▶ _Extracted data_

══════════════════════════════

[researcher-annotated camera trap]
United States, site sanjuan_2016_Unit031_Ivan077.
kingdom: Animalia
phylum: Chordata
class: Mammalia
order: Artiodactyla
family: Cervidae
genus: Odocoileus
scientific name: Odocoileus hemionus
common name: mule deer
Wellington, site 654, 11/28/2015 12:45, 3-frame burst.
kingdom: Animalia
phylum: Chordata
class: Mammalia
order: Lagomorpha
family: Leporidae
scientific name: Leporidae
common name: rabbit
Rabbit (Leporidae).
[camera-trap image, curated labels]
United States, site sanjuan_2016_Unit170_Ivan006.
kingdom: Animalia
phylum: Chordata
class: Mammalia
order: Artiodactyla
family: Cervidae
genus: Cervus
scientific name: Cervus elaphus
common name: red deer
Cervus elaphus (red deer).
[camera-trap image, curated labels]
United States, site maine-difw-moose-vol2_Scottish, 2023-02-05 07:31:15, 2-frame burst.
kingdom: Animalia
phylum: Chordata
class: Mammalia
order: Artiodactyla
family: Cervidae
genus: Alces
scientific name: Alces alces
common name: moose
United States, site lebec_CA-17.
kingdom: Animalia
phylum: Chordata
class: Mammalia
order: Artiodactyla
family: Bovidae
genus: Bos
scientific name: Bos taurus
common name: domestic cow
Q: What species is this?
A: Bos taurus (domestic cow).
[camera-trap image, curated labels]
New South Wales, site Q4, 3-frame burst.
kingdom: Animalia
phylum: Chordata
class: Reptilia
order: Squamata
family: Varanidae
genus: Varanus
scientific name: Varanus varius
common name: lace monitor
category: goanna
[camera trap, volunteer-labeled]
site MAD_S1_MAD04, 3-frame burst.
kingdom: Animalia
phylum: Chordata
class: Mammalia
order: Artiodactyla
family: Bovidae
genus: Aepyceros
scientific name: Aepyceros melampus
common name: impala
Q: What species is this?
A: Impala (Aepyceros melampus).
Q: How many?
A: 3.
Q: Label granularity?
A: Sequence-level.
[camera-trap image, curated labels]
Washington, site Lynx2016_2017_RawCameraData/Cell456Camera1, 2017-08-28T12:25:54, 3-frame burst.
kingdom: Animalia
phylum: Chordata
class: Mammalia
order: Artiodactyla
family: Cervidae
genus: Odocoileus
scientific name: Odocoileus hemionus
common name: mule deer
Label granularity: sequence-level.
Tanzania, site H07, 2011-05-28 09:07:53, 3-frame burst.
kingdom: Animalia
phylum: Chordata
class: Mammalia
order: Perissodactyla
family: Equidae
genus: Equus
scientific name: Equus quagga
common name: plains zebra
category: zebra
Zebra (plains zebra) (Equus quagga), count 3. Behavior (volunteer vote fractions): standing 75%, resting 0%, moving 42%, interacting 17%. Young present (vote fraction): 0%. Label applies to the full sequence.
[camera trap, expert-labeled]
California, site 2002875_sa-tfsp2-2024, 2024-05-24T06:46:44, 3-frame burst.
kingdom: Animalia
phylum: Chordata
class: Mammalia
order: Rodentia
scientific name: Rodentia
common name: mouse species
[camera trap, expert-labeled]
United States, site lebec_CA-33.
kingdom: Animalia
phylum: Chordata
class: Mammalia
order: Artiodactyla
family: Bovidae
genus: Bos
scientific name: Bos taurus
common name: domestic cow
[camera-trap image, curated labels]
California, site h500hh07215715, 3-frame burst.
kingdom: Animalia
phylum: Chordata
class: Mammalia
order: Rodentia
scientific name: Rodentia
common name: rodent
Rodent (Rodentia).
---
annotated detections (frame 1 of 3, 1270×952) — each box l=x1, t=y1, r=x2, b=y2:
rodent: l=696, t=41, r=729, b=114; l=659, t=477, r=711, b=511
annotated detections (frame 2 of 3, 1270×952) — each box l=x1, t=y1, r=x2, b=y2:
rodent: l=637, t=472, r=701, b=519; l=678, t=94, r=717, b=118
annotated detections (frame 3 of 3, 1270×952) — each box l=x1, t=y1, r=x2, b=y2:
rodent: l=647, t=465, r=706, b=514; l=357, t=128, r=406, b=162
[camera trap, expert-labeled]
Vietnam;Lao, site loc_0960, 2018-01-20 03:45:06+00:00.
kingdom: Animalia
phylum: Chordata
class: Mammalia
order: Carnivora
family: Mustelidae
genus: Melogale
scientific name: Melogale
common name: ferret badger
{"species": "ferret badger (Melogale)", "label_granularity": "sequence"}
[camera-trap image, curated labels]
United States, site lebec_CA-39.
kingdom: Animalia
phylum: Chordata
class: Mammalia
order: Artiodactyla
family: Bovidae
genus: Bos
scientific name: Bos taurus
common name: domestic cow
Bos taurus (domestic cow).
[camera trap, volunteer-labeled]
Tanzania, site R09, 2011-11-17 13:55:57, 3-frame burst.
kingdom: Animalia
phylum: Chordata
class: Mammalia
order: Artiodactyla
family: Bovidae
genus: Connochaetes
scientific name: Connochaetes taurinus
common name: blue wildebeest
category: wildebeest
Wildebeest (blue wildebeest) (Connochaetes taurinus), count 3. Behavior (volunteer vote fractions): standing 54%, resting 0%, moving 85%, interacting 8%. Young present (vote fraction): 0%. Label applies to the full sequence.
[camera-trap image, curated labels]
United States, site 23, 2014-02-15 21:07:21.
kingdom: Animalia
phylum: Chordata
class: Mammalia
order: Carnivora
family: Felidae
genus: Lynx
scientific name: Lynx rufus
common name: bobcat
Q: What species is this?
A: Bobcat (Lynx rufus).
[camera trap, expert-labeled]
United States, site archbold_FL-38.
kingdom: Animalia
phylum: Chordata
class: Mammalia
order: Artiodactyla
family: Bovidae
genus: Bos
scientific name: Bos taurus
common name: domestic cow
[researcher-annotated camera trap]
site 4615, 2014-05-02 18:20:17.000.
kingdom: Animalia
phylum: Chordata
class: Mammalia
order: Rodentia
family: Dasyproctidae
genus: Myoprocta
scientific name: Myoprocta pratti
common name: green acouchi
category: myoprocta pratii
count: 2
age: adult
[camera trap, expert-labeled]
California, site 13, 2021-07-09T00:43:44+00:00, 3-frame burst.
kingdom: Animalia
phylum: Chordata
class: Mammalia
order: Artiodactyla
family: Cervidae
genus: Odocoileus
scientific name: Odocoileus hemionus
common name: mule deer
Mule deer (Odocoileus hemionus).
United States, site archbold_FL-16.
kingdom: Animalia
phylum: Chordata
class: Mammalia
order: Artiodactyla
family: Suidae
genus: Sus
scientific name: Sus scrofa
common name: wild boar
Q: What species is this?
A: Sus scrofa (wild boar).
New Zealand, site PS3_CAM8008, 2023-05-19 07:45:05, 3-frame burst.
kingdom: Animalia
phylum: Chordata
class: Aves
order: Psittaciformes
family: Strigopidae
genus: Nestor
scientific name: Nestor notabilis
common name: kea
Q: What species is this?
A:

══════════════════════════════

▶ _What to produce_
Using the records above, write out exactly the lines between the one holding "New South Wales, site Q4, 3-frame burst." and the one holding "family: Equidae", inclusive; leave everything else out.

▶ _Written solution_
New South Wales, site Q4, 3-frame burst.
kingdom: Animalia
phylum: Chordata
class: Reptilia
order: Squamata
family: Varanidae
genus: Varanus
scientific name: Varanus varius
common name: lace monitor
category: goanna
[camera trap, volunteer-labeled]
site MAD_S1_MAD04, 3-frame burst.
kingdom: Animalia
phylum: Chordata
class: Mammalia
order: Artiodactyla
family: Bovidae
genus: Aepyceros
scientific name: Aepyceros melampus
common name: impala
Q: What species is this?
A: Impala (Aepyceros melampus).
Q: How many?
A: 3.
Q: Label granularity?
A: Sequence-level.
[camera-trap image, curated labels]
Washington, site Lynx2016_2017_RawCameraData/Cell456Camera1, 2017-08-28T12:25:54, 3-frame burst.
kingdom: Animalia
phylum: Chordata
class: Mammalia
order: Artiodactyla
family: Cervidae
genus: Odocoileus
scientific name: Odocoileus hemionus
common name: mule deer
Label granularity: sequence-level.
Tanzania, site H07, 2011-05-28 09:07:53, 3-frame burst.
kingdom: Animalia
phylum: Chordata
class: Mammalia
order: Perissodactyla
family: Equidae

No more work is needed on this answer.